EXERCISE >>
Retype the part of the records that opens with the line containing "Which order of" and closes at the end of the records, both ends included.

DATA TO PROCESS >>
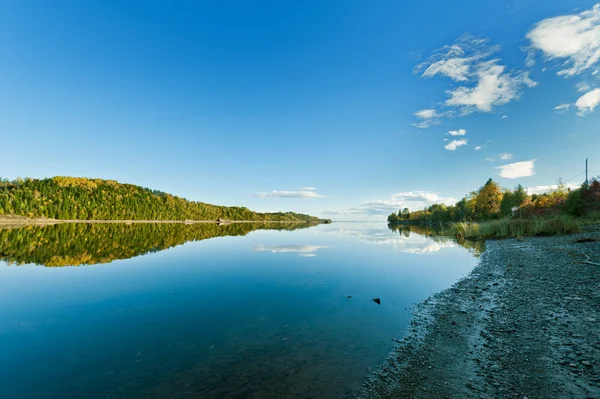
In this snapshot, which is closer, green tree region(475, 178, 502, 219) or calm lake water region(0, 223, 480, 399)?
calm lake water region(0, 223, 480, 399)

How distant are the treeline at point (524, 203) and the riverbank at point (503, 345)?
45.1 m

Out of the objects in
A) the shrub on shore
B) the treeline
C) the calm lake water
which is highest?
the treeline

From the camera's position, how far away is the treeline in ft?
155

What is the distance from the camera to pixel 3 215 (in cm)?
11469

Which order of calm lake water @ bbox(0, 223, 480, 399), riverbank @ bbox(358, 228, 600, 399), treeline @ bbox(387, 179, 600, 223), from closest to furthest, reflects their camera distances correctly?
riverbank @ bbox(358, 228, 600, 399), calm lake water @ bbox(0, 223, 480, 399), treeline @ bbox(387, 179, 600, 223)

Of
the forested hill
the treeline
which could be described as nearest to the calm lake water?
the treeline

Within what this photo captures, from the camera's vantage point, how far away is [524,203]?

ANSWER TO THIS EXERCISE >>
Which order of calm lake water @ bbox(0, 223, 480, 399), riverbank @ bbox(358, 228, 600, 399), treeline @ bbox(387, 179, 600, 223), from closest to furthest, reflects their camera distances correctly?
riverbank @ bbox(358, 228, 600, 399), calm lake water @ bbox(0, 223, 480, 399), treeline @ bbox(387, 179, 600, 223)

Of
the forested hill
the treeline
which could be described as nearest to the calm lake water?
the treeline

Within what this photo captures, from the camera's vantage point, how far away is [524,203]?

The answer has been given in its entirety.